[Start of Attachment]

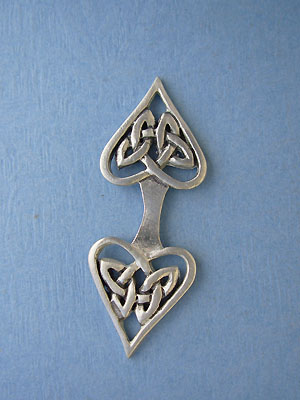Celtic Heart Foldover - Lead Free Pewter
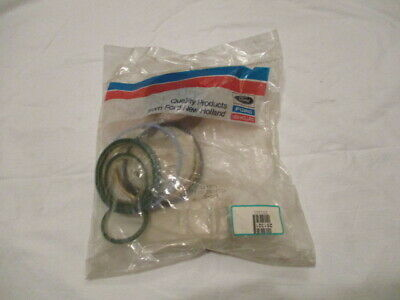 Ford New Holland Loader Cylinder Seal Kit 251321 Nos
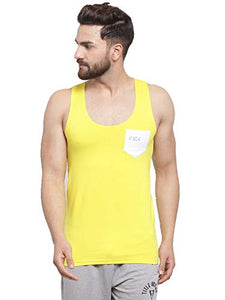 IC4 Men's Sporty Vest (Yellow, Charcoal and Black)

[End of Attachment]

_Work task_
When an image appears in the data, skip it and output the rest exactly.

_Written response_
Celtic Heart Foldover - Lead Free Pewter
 Ford New Holland Loader Cylinder Seal Kit 251321 Nos
 IC4 Men's Sporty Vest (Yellow, Charcoal and Black)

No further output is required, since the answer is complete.